The woodcuts were fashioned in Italy and taken to Basel in Switzerland by Vesalius, on sabbatical leave, to the famed printer, Johannes Oporinus. The result—a superb example of beautiful typography: the cost of its production enormous.

Its pages presented for the first time the study of the structure of the human body as a system, which before had been nothing but chaos. It had needed a sustained ambition, and an incessant thirst for knowledge, and for truth, to produce the orderly text of the seven books within the period of just five years.

The magnificent frontispiece, the work of Calcar, contains many fascinating symbolic images—too many to detail here. 

Image: Jan Calcar’s magnificent frontispiece for ‘De Humani Corporis Fabrica’.

In just one instance, amid the turbulent body of students we observe the cowled figure of a monk—symbol of the Church—silent and impassive in the bitter quarrel between the Old Knowledge and the New, another student reads a book.

So stupendous a revelation could not appear without its detractors. The anger of the professors of the old school knew no bounds. The Galenists joined to a man in denying absolutely and vehemently, the truth of Vesalius’ statements. Sylvius, his old teacher, turned against his brilliant pupil with acrimony and coarse abuse: others joined in a conspiracy of silence.

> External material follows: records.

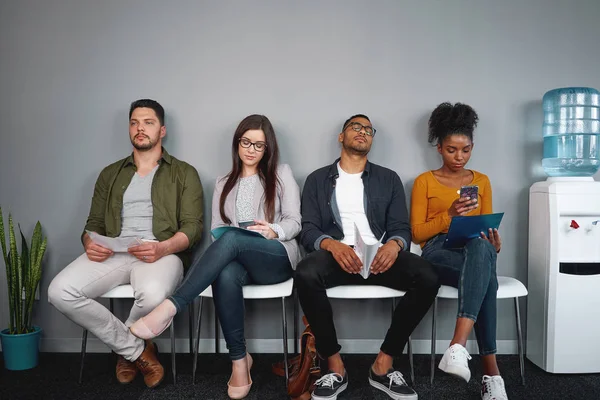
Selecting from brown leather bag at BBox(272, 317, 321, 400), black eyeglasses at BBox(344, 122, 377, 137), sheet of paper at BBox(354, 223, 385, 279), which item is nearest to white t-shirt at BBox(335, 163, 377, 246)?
black eyeglasses at BBox(344, 122, 377, 137)

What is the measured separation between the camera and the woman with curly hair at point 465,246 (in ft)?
6.92

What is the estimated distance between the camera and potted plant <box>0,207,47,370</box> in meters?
2.63

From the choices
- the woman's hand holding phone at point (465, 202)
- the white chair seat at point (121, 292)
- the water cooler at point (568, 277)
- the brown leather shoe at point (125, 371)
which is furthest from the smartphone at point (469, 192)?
the brown leather shoe at point (125, 371)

Thus, while Vesalius’ fame became greater and greater, on every side the most violent accusations arose. In a fit of indignation Vesalius burned his manuscripts, left Padua, and accepted the lucrative post of physician to the Imperial household of Emperor Charles V, and, in 1556, to Philip II, his son and successor. Vesalius married, settled down, became a courtier, and 
abandoned anatomy completely.

Subsequently, Fallopius, a loyal pupil of Vesalius, who had succeeded to the Chair of Anatomy at Padua, died, in 1562. In 1563 Vesalius set out alone on a pilgrimage to Jerusalem, some say as a pretext for getting away from his tiresome surroundings at the Court, to enable his return to the Chair at Padua.

In 1564, on the return journey through the Mediterranean, he was shipwrecked, on Zakynthos, a Greek island in the Ionian Sea, west of the Peloponnese. Stricken with severe illness, and died alone, far from his family.

He was scarcely 50 years old. His name upon no part in eponymous anatomical nomenclature.

Among the priceless treasures of our College’s Cowlishaw collection, lies a second edition Fabrica of 1555, and a third edition of 1568. By way of comparision, Cambridge University holds four copies of the first edition and two copies of the second edition.